Other options: Charlton; McDowell
2nd Round Pick: Tim Williams, DE/OLB, Alabama (63rd)
The Falcons could use another pass-rusher to pair with Vic Beasley, and they would form one of the fastest combinations in the NFL.
- New Orleans Saints (7-9): Taco Charlton, DE, Michigan
Armed with an additional first round pick after dealing wideout Brandin Cooks to New England, the Saints continue their defensive overhaul by taking one of the best players on the board. At 6’6” and 277 pounds, Charlton is an ideal fit for the Saints’ 4-3 scheme. With the 3-4 growing in popularity, Charlton is prone to a slide down the boards. However, the All-Big Ten player proved his value by racking up 9.5 sacks last year as well as demonstrating an uncommon arsenal of athletic ability. Across from Cameron Jordan, opposing quarterbacks would have trouble dealing with that kind of size coming from the end positions.

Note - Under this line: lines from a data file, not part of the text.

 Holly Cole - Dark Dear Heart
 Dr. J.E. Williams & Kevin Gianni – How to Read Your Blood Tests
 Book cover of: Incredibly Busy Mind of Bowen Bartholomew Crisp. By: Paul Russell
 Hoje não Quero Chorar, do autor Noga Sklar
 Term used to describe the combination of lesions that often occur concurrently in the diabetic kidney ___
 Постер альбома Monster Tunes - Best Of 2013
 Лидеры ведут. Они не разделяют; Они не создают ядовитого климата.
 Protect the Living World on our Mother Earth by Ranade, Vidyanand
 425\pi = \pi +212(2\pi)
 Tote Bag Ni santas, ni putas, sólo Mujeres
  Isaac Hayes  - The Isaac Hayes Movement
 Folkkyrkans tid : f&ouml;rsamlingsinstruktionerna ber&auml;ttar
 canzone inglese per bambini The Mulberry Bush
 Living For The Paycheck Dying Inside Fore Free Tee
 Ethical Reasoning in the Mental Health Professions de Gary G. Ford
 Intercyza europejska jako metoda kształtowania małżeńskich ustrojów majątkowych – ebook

Other options: Kizer; Evan Engram, TE, Mississippi; Budda Baker, S, Washington
Previous edition: (Patriots held this pick) Zach Cunningham, LB, Vanderbilt
2nd Round Pick: Aforementioned in Part One
Teams without a first round pick
Los Angeles Rams (4-12): Budda Baker, S, Washington (2nd Round, 37th overall)
The Rams are short on draft picks in the near future, which is problematic for a team so full of holes. Baker gives the Rams an energetic play-maker in the secondary in the mold of Bob Sanders.
Minnesota Vikings (7-9): Dan Feeney, G/C, Indiana (2nd Round, 48th overall)
After dealing their first round pick to the Eagles for Sam Bradford, the Vikings revamp one of the league’s worst offensive lines by drafting the versatile Feeney.
New England Patriots: Do Not Own a Pick in Top 2 Rounds
The defending Super Bowl champs have made moves this offseason, though they have come at the cost of their draft. However, with trade bait in Jimmy Garoppolo and Malcolm Butler, the Pats could move up fairly easily.